Tuesday, April 20, 2010

Power Laws and Entrophic Systems

Every time I look at a distribution of some new set of data I come across, I can't help but notice a power law describing the trend. Also known as fat-tail distributions, NN Taleb popularized these curves with his book The Black Swan. Curiously, both he and Benoit Mandelbrot, his mentor, never spent much time pursuing the rather simple explanation for the classic 1/X cumulative distribution, often known as Zipf's Law or the Mandelbrot/Zipf variant.

That drives me crazy, as I don't consider making the assertion of the fat-tail's origin a huge academic risk. To me, I find that a power law invariably comes about when you invert a measure that follows a Poisson or exponential distribution with respect to its dimension. For example, a velocity distribution that shows a damped exponential profile, when inverted to the time dimension will give a fat-tail power law. I call that entropic velocity dispersion. See the last post on train scheduling delays to appreciate this.

So why doesn't anyone understand this rather simple transform and the general concept of power laws? Let us go through the various disciplines.

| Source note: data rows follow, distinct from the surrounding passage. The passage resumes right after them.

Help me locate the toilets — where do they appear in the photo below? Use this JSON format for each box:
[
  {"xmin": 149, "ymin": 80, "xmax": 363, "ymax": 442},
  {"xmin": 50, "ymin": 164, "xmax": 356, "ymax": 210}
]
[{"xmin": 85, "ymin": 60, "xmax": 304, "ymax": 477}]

The Statistician: Hopes that everything will fall into a normal Gaussian distribution, so they can do their classical frequentist statistical analysis. Many show wariness of Bayesian analysis, of which the Maximum Entropy Principle falls into. This pollutes their pure statistics with the possibility of belief systems or even physics. Likes to think in terms of random walk, which almost always puts them in the time-domain and they can then derive their Poisson or Gaussian profiles with little effort. They need to usually explain fat-tails by Levy walks, which curiously assumes a power law as a first premise. So they never get the obviousness of the natural power law.

The Physicist: Wants to discover new laws of nature and thus directs research to meet this goal. Over the years, physicists have acquired the idea that power-laws somehow connect to critical phenomena, and this has gotten pounded into their skulls. Observing critical phenomena usually holds out hope that some new state of matter or behavior would reveal itself. So associating a power law within a controlled experiment of some phase transition offers up a possible Nobel Prize. They thus become experts at formulating an expression and simplifying it so that a power-law trend shows up in the tail. They want to discover the wondrous when the mundane explanation will just as easily do.

The Mathematician: Doesn't like probability too much because it messes up their idealized universe. If anything, they need problems that can challenge their mind without needing to interface to the real world. Something like Random Matrix Theory, which may explain velocity dispersion but within an N-dimensional state space. Let the Applied Mathematician do the practical stuff.

The Applied Mathematician: Unfortunately, no one ever reads what Applied Mathematicians have to say because they write in journals called Applied Mathematics, where you will find an article on digital image reconstruction calculation next to a calculation of non-linear beam dynamics. How would anyone searching for a particular solution find this stuff in the first place? (outside of a Google search that is)

The Engineer: Treats everything as noise and turbulence which gets in their way. They see 1/f noise and only want to get rid of it. Why explain something if you can't harness its potential? Anyways, if they want to explain something they can just as easily use a heuristic. Its just fuzzy logic at its core. For the computational engineer, anything else that doesn't derive from Fokker-Planck, Poisson's Equation, or Navier-Stokes is suspect. For the ordinary engineer, if it doesn't show up in the Matlab Toolbox it probably doesn't exist.

The Economist and The Quantitative Analyst: Will invoke things like negative probabilities before they use anything remotely practical. Math only serves to promote their economic theory predicting trends or stability, with guidance from the ideas of econometrics. Besides, applying a new approach will force them to sink the costs of years of using normal statistics. And they should know the expense of this because they invented the theory of sunk costs. The economist is willing to allow the econophysicist free reign to explore all the interesting aspects of their field.

I wrote this list at least partly tongue-in-cheek because I get frustrated by the amount of dead-end trails that I see scientists engaged in. They get tantalizingly close with ideas such as superstatistics but don't quite bridge the gap. If I couldn't rationalize why they can't get there, I would end up banging my head on the wall, thinking that I have made some egregious mistake or typo somewhere in my own derivation.

Lastly, many of the researchers that investigate fat-tail distributions resort to invoking ideas like Tsallis Entropy, which kind of looks like entropy, and q-exponentials, which kind of look like exponentials. The ideas of chaos theory, fractals, non-linear dynamics, and complexity also get lumped together with what may amount to plain disorder.

Unfortunately this just gets everyone deeper in the weeds, IMO.



Entrophic


Over at the Oil Drum, somebody accidentally used the non-existent term "entrophic" in a comment. I asked if they meant to say entropic or eutrophic, of which the suffix trophic derives from the Greek for food or feeding.

Yet I think it has a nice ring to it, seeing as it figuratively describes how disorder/ dispersion play in depletion of resources (i.e. eating). So entrophic phenomena describe the smeared out and often fat-tail depletion dynamics that we observe, but that few scientists have tried to explain.